Communal Studies Conferences and Grants

By January 17, 2019

Matthew J. Grow is Director of the Publications Division in the Church History Department and a general editor of the Joseph Smith Papers. He is currently President of the Communal Studies Association. 

I am excited to let the Juvenile Instructor community know about two upcoming communal studies conferences as well as two opportunities for grants and two sets of awards/paper contests.

The main scholarly organization for the study of communal groups and intentional communities—past and present—in the United States is the Communal Studies Association. CSA conferences are held annually, often at the site of a historic communal group. I have found the CSA to be a very welcoming and interesting group of scholars, and there are generally several presentations on Latter-day Saint history. For some thoughts on the connections between communal studies and Latter-day Saint history, see here.

This year’s CSA conference will be held at the Winterthur Museum, Garden, and Library in Winterthur, Delaware, October 17-19, 2019. The opportunity to visit the Winterthur—a premier site for the study of early American material culture—makes this year’s conference particularly exciting. The theme for the conference is “Space, Place, and the Spirit of Material Culture.” Papers on other themes are also welcome. It would be great to have papers on Latter-day Saint material culture, architecture, history, etc. Details of the conference can be found here.

In addition, a separate scholarly organization—the International Communal Studies Association—holds conferences every three years, generally overseas.
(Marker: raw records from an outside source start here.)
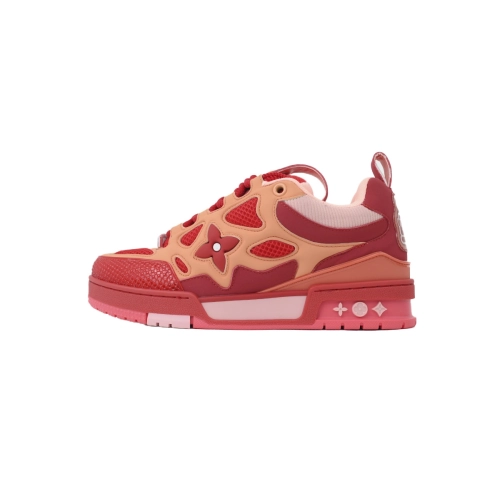 Louis Vuitton LV Skate Sneaker All Red 1ACQNP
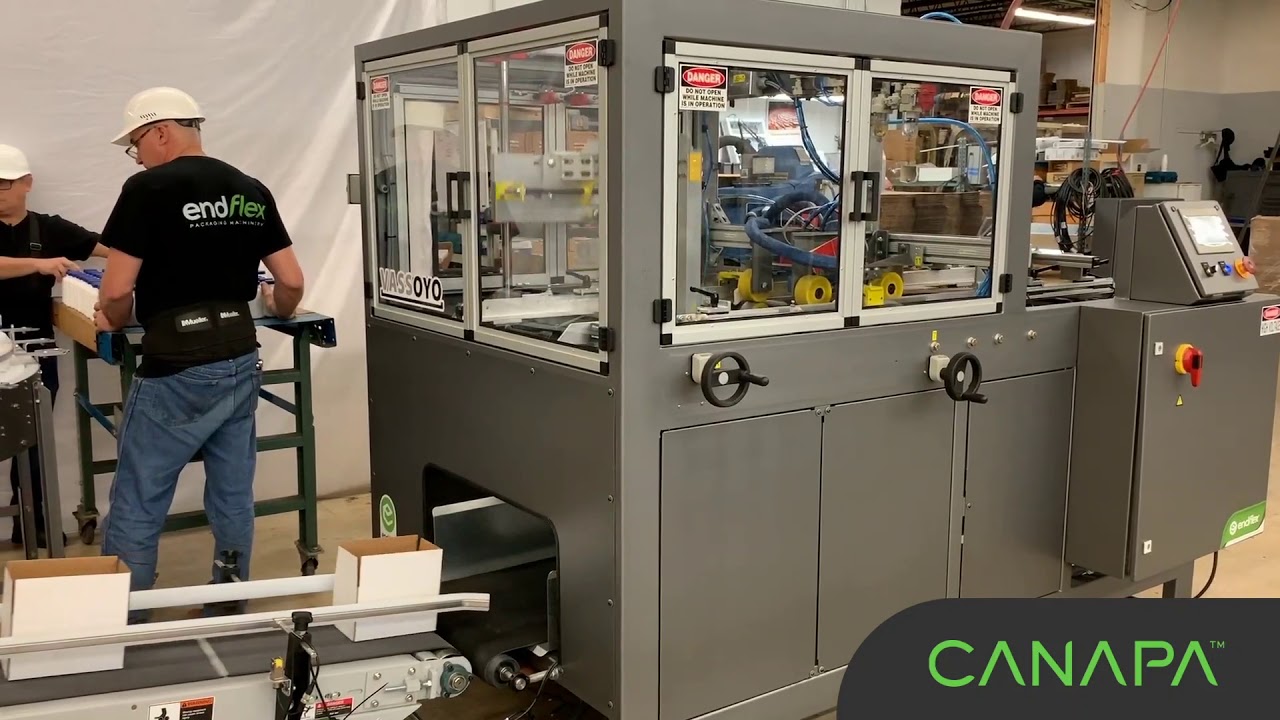 Canapa Robotic Pick And Place Bottle Tray Packing System Canapa Robotic Pick And Place Bottle Tray Packing System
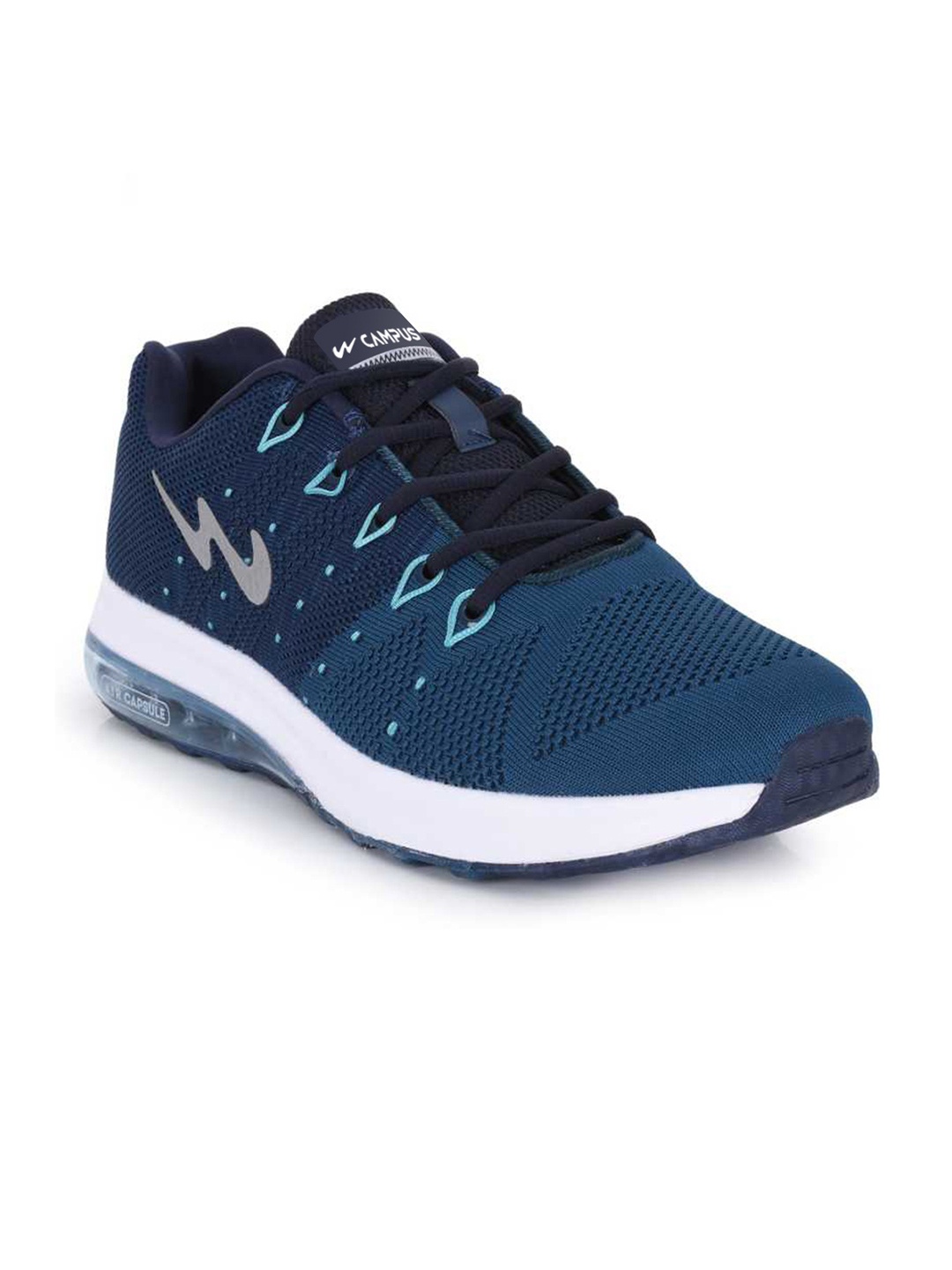

Campus Men Teal Blue Running Shoes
This year’s conference will be at the Camphill Communities in upstate New York, July 18-21, 2019. The theme of the conference is “Diversity and Inclusion in Intentional Communities.” You can find more information here.

The CSA also offers an annual research fellowship ($1600, applications due March 1) and several awards, including one for a starting scholar (last year, the winning article was Erik Freeman’s “‘True Christianity’: The Flowering and Fading of Mormonism and Romantic Socialism in Nineteenth-Century France,” published in the Journal of Mormon History). Finally, the Center for Communal Studies at the University of Southern Indiana has an annual prize competition for the “best undergraduate and graduate student papers on historic or contemporary communal groups, intentional communities and utopias.” The deadline is March 1 and the prizes are $250 and $500.